◆ Brano fornito:
2. Il mondo del lavoro, onnipervasivo, divoratore del tempo. Il suo libro ha un carattere politico che non passa inosservato, non solo per la questione climatica. Il pointillisme della sua prosa disegna un mondo del lavoro dall’apparenza inconsistente, ma potentissimo, da cui non sembra possibile scappare…
Nico e Elsa lavorano per una multinazionale del terziario avanzato che in quanto tale è una macchina astratta che produce assoggettamento e senso di appartenenza, un piano d’immanenza che ingloba tempo, corpi, persino la possibilità del desiderio. Loro rappresentano un’eccezione, perché hanno avuto successo e hanno vinto il gioco al massacro, sebbene a un costo altissimo – da qui il titolo – ma sotto di loro si muove un mondo fatto di precarietà e di sfruttamento invisibile, che passa attraverso finte partita iva, riunioni estenuanti, attività futili, violenza e sopraffazione, oltre a una quantità di tempo rubato che non potrà mai essere restituito. Questo è il capitalismo che divora futuro e clima insieme, ma lo fa attraverso la quotidianità, al ritmo delle giornate, è un’inconsistenza apparente dietro la quale si cela una forma di potere molto concreto.

◆ Dati estratti:
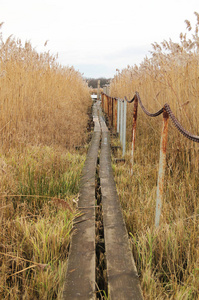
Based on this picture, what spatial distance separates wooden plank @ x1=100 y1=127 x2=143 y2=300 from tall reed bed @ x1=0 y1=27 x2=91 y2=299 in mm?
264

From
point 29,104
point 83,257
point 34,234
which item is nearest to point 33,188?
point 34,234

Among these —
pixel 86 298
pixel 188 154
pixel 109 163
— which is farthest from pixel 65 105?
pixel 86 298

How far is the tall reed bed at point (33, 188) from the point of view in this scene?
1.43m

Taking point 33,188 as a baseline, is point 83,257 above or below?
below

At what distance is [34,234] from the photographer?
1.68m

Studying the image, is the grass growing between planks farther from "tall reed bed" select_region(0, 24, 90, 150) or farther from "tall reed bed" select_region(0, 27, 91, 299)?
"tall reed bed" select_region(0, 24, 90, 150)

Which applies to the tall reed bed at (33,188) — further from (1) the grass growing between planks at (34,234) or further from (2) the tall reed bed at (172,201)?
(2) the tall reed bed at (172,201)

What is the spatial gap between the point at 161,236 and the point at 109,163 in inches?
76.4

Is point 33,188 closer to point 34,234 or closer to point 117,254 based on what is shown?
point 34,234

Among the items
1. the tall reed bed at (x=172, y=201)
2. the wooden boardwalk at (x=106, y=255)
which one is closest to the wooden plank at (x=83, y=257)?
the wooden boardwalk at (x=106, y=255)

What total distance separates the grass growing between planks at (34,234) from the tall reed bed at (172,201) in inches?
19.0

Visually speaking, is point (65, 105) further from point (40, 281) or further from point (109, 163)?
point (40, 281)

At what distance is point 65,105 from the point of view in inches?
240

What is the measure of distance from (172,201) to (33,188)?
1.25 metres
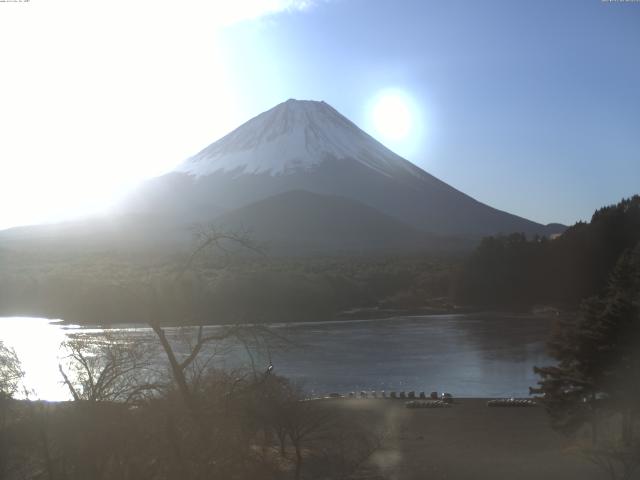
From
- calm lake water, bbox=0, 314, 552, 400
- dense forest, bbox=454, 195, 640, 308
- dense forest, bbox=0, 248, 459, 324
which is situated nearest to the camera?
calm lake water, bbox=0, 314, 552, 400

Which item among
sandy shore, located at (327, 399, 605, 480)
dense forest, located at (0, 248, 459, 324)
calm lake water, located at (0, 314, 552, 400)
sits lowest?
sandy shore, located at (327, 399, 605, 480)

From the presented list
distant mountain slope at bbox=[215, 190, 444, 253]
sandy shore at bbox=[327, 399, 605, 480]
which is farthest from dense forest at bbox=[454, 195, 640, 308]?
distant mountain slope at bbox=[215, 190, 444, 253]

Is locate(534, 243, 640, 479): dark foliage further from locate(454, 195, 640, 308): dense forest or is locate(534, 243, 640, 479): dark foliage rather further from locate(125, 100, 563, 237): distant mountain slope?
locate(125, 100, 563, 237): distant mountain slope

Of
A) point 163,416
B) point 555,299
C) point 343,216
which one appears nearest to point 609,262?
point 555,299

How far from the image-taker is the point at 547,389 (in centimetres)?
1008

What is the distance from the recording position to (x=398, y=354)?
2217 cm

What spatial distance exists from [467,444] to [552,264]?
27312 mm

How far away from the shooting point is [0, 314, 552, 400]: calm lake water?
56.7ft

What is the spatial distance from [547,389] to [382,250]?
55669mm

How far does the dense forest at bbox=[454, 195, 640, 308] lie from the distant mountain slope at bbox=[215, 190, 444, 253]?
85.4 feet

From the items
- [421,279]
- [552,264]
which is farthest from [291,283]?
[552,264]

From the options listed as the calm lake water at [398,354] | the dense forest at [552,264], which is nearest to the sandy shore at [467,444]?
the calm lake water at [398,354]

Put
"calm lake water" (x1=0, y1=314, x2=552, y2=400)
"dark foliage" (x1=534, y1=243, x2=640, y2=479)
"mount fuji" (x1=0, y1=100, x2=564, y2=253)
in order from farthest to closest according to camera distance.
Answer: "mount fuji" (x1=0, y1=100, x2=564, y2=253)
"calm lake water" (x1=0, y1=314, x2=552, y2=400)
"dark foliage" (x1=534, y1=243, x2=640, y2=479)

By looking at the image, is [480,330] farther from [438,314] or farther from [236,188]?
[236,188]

◆ Istruzione scritta: Prosegui il brano sul mondo del lavoro, ripartendo subito dopo la sua ultima frase. Per svolgere il compito le righe non servono.

◆ Risposta:
3. Nico e Elsa, un amore che forse è qualcosa di diverso dall’amore. È come se i confini tra lavoro e vita privata fossero caduti e anche quelli tra amore e amicizia. Come si può definire la loro intimità?
Sono ancora perseguitato dalla domanda sulle piante, per cui rispondo che la loro intimità è simile a una rete micorrizica.

4. Non conosciamo una cultura che esuli dalla crisi, gli eventi storici sommano crisi su crisi, questo ha informato il nostro modo di pensare, il linguaggio, con i significati che diventano sempre più trasparenti, mentre l’incendio sembra avvicinarsi. Dove risiede per lei la capacità di resistenza della lingua?
Durante la scorsa estate ho avuto il piacere di conversare con lo scrittore Carlos Fonseca. Il suo ultimo romanzo Austral, pubblicato da Sellerio, ruota proprio attorno all’oggetto di questa domanda. Fonseca mi ha detto una cosa con cui mi sono trovato molto d’accordo, per cui mi rifarò alle sue riflessioni. Abbiamo il dovere di nutrire la lingua, rinforzarla, conferirle energia. Salvaguardare la complessità della lingua contro l’abbrutimento dell’efficienza e della standardizzazione, per salvaguardare la complessità con cui guardiamo al mondo. Ecco, nella lingua risiede la possibilità di interpretare la complessità del mondo e quindi la possibilità di resistere all’alienazione e allo sconforto.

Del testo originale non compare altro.